**REQUIREMENT:**
Quote the passage about the film The Mark word for word, starting at "The Mark is the" and ending at "is left behind.".
____ STUDY TEXT
Posted on November 3, 2012 at 3:59 pm

The Mark is the first of a two-part Christian end times film starring Craig Sheffer.  He plays Chad Turner, a non-believer who gets caught up in the fight of his life and of his soul as a courier of a critically important biometric chip with world-changing powers.  On board an airplane with a businessman named Mr. Cooper (Eric Roberts), who will present the chip to the G20 summit, they are taken prisoner by Joseph Pike (Gary Daniels), a brutal man who has been hired by a billionaire to get the chip for him.

But Turner is not carrying the chip.  It has been implanted in his arm.  It is worthless unless he is alive.  Pike and Cooper are utterly ruthless but both have to find a way to fight each other without crashing the plane or killing Turner.  And then, somehow, some of the people on the plane just disappear, without their clothes and jewelry.  Everyone else is left behind.
________
____ STORED DATA
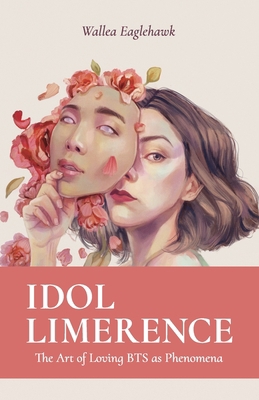 Idol Limerence: The Art of Loving BTS as Phenomena 0648799999 Book Cover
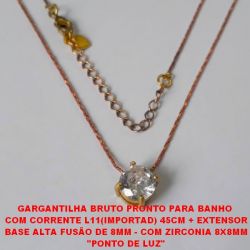 GARGANTILHA BRUTO PRONTO PARA BANHO  COM CORRENTE L11(IMPORTAD) 45CM + EXTENSOR BASE EM ALTA FUSÃO DE 8MM - COM ZIRCONIA 8X8MM ''PONTO DE LUZ'' BRU2865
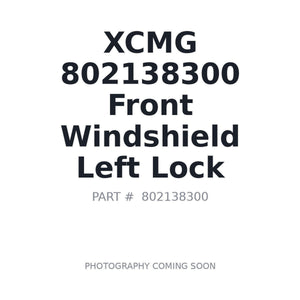 XCMG 802138300 Front Window Left Lock | Fits XCMG XE150W, XCMG XE200C | Stocked in BC, Ships Canada-Wide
________
**EXERCISE RESPONSE:**
The Mark is the first of a two-part Christian end times film starring Craig Sheffer.  He plays Chad Turner, a non-believer who gets caught up in the fight of his life and of his soul as a courier of a critically important biometric chip with world-changing powers.  On board an airplane with a businessman named Mr. Cooper (Eric Roberts), who will present the chip to the G20 summit, they are taken prisoner by Joseph Pike (Gary Daniels), a brutal man who has been hired by a billionaire to get the chip for him.

But Turner is not carrying the chip.  It has been implanted in his arm.  It is worthless unless he is alive.  Pike and Cooper are utterly ruthless but both have to find a way to fight each other without crashing the plane or killing Turner.  And then, somehow, some of the people on the plane just disappear, without their clothes and jewelry.  Everyone else is left behind.